Robert M. Harvey, a 49-year-old registered sex offender, has been sentenced to 20 years in prison for possession of child pornography. The sentence is the statutory maximum for this crime.
Court records show that on June 29, 2022, staff at Dismas Charities Inc., a residential reentry facility in St. Albans, discovered Harvey with a cell phone. He was not permitted to have a cell phone without his probation officer’s approval, and any device he possessed could be searched and seized.
A law enforcement investigation of the phone revealed images and videos containing child pornography. As part of his guilty plea, Harvey admitted that these files included depictions of minors engaged in sexually explicit conduct.
At the time of the offense, Harvey was under supervised release following his conviction for receipt of child pornography in United States District Court for the Southern District of West Virginia on March 12, 2007. He had previously been sentenced to over 17 years in prison followed by lifetime supervised release for that offense. On August 17, 2022, he received an additional three-year prison term for violating conditions of supervised release.
Harvey also has a prior conviction from April 4, 2000, for possession of child pornography in federal court in the Southern District of West Virginia.
“When you steal a child’s safety, you forfeit your freedom,” said United States Attorney Moore Capito. “My office fought for the maximum penalty in this case. Anyone who targets a child will face the full force of our justice system. I strongly believe we have a duty to protect our children and the public demands no less. I am committed to pursuing child predators with every tool the law allows – there is no refuge, no excuse, and no mercy for those who prey on our children.”
United States Attorney Moore Capito announced the sentence and commended investigative work by the Federal Bureau of Investigation (FBI). United States District Judge Thomas E. Johnston imposed the sentence; Assistant United States Attorney Jennifer Rada Herrald prosecuted the case.

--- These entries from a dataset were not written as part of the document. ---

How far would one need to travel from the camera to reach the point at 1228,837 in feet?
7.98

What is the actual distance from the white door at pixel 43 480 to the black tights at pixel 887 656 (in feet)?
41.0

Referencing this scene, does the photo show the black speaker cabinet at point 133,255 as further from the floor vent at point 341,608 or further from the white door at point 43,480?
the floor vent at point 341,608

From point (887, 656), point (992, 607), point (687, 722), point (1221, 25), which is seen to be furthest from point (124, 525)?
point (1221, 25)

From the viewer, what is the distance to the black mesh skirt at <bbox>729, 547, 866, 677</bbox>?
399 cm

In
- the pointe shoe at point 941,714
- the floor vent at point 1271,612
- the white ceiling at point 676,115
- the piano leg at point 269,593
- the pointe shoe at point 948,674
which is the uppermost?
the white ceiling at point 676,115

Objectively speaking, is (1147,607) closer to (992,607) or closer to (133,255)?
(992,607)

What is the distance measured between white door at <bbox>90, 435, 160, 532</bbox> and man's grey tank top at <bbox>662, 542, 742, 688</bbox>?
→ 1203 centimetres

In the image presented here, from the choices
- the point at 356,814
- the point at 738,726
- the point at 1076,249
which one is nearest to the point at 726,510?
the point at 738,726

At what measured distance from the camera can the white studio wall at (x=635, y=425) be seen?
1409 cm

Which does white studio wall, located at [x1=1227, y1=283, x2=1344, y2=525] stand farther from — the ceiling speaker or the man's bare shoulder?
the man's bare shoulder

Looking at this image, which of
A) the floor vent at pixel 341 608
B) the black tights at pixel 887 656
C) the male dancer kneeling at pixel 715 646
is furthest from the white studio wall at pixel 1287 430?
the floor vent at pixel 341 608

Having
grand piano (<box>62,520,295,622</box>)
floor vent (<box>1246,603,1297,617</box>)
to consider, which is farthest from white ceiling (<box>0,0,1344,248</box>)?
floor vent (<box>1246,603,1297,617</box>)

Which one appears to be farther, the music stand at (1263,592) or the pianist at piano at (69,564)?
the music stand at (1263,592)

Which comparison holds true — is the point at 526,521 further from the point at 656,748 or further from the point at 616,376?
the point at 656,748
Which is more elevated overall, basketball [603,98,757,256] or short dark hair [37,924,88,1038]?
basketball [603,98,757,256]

The prosecution was part of Project Safe Childhood—a Department of Justice initiative led by U.S. Attorneys’ Offices and designed to address child sexual exploitation and abuse by coordinating federal, state, and local resources to apprehend offenders and assist victims. More information about Project Safe Childhood can be found at www.justice.gov/psc.
Further details about this case are available through PACER by searching Case No. 2:25-cr-69.